|By A.D. Freudenheim||
14 October 2001
A couple of weeks ago, in writing about my mood during the recent Jewish holidays of Rosh Hashanah and Yom Kippur, I identified myself as feeling removed from and troubled by the predominant political views of the American Jewish community, and in the process, leveled a number of broad accusations at that community about its "blindly pro-Israel" positions. Putting aside for now the larger issues of why I have trouble with Israel, it seems to me that what I failed to do adequately was attempt to define the community I was criticizing. This is a complicated situation, since the notion that there is one singular American Jewish community is a myth (and not one that I wish to support), and since defining other people into a community can create its own problems.
Most of us belong to a community of some kind, if not several communities, whether we know it or not. There are communities based on geography, religion, language, values, or combinations of these attributes, and there are communities founded on common business or academic interests; there are even (to a certain extent) communities built around those who have seemingly rebelled against what most of us think as social norms, such as prisons. Communities usually operate by self-identification - we choose to associate ourselves with a particular group, for whatever reason - but there are certainly instances where others seek to define our associations for us. In cases like this, such as the recent incidents of Sikh men wearing turbans being misidentified as (presumably anti-American) Muslims, we do a disservice to ourselves as much as to others. Through our ignorance, in forcibly alienating people who may actually share many of the same values, desires, and goals for their lives as we do, we help no one.
In my specific case, I made two mistakes. The first was in using a phrase that means different things to different people, and without being sufficiently clear about the distinctions. As I said, I do not believe that there is one, singular, monolithic American Jewish community. Rather, the people to whom I was referring are a select group of Jews whose visibility and prominence is most pronounced in America. These are the directors, board presidents, chairmen, and others who administer a broad range of organizations - from theological seminaries to social service agencies, from synagogues to political action committees. More visibly, these are also the people who show up on television or are quoted in the newspapers at moments of crisis, commenting on issues that they think should be important to the "Jewish community" in America, providing their particular, organizational perspective. They attempt to evaluate the impact of some event on American Jews and on Jewish life in the United States.
Perhaps because of the celebrity of their organizations (e.g. the Anti-Defamation League), or more personal attributes such as wealth (e.g. Ronald Lauder), these particular Jews are offered the opportunity to represent a broad spectrum of other American Jews, under the claim that they comprise a larger, national community. Some of these organizational directors have even created a sub-group with its own representative body - the aptly named "Conference of Presidents of Major Jewish Organizations". However, in taking the opportunity to represent American Jews, many of these figures typically do so from a perspective with which I disagree strongly. Specific to the issue I wrote about for the Jewish holidays, I find it disappointing that so few opposing voices have been able to receive as much consistent notoriety or prominence - professionals for peace, who see Israel as far from blameless in the current cycle of violence, and who see America's unbending support of Israel as a further complicating factor. There are some, but they are quiet by comparison.

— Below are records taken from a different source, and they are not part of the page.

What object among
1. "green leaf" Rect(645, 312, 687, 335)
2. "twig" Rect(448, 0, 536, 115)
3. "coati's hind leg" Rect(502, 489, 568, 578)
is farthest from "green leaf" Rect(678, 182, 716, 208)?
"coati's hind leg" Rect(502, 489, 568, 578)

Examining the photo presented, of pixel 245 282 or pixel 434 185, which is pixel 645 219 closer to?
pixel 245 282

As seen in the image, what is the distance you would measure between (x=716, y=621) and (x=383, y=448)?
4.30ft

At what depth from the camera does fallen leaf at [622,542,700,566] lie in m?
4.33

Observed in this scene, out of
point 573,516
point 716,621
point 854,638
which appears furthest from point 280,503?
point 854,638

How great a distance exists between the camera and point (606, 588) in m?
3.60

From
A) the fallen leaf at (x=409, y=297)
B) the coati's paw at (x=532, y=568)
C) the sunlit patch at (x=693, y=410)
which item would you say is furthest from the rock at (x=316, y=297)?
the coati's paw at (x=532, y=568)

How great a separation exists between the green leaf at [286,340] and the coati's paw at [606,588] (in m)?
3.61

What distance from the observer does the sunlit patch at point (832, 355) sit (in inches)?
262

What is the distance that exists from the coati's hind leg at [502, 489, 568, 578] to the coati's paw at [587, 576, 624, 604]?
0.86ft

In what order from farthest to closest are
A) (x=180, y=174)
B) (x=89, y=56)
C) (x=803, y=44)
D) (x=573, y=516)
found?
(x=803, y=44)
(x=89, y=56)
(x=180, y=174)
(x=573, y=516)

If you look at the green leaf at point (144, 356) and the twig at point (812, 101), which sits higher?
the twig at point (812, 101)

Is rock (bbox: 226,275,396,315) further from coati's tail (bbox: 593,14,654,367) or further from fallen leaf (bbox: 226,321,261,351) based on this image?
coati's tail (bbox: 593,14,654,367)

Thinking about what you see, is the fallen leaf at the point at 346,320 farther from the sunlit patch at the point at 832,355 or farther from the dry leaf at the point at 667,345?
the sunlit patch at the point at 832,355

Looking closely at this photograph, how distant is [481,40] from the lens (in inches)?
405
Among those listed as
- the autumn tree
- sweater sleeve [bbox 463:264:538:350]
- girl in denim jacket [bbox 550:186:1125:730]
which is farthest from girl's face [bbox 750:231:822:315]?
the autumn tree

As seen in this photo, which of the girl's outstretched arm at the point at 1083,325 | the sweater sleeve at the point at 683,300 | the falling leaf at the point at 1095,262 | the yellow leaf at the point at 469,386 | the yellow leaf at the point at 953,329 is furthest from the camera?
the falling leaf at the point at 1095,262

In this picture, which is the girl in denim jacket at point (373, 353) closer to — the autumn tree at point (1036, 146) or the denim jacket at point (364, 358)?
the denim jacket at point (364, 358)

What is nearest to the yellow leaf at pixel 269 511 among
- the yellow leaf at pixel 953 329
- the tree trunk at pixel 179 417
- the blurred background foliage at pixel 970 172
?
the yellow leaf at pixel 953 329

My second mistake was in not taking a stronger position of ownership and activity for my own community. Since I identify as an American Jew - but not with the American Jewish organizational heads I mentioned above - where does that leave me? Not at all community-less. Instead, I find myself living within, and connected to, people of broader political and religious beliefs than those who receive media recognition. I have friends and family who express a breadth of ideas and values about Judaism and Jewish issues - but who do not attempt to ignore me because of our disagreements. We do not necessarily fit into identifiable patterns of religious observance or political perspective, but whatever our differences, we are nonetheless a community. That we cannot be easily categorized does not trouble me.
I do not automatically reject the people, or the organizations, that operate as part of the broad, interlocking set of American Jewish communities existing across the United States. There are plenty of both doing beneficial work, helping to educate, feed, house, and nurture Americans (Jewish and non-Jewish alike) with the best of intentions. What I object to are the claims that are sometimes made on my behalf by those who refuse to acknowledge other points of view, religious or political, and who assume that because I am Jewish, and American, they can claim me as one of theirs. It is true that I am Jewish, and an American, but the communities in which I want to live must, by necessity, be broader than the assumptions that often carry with those two identifying words.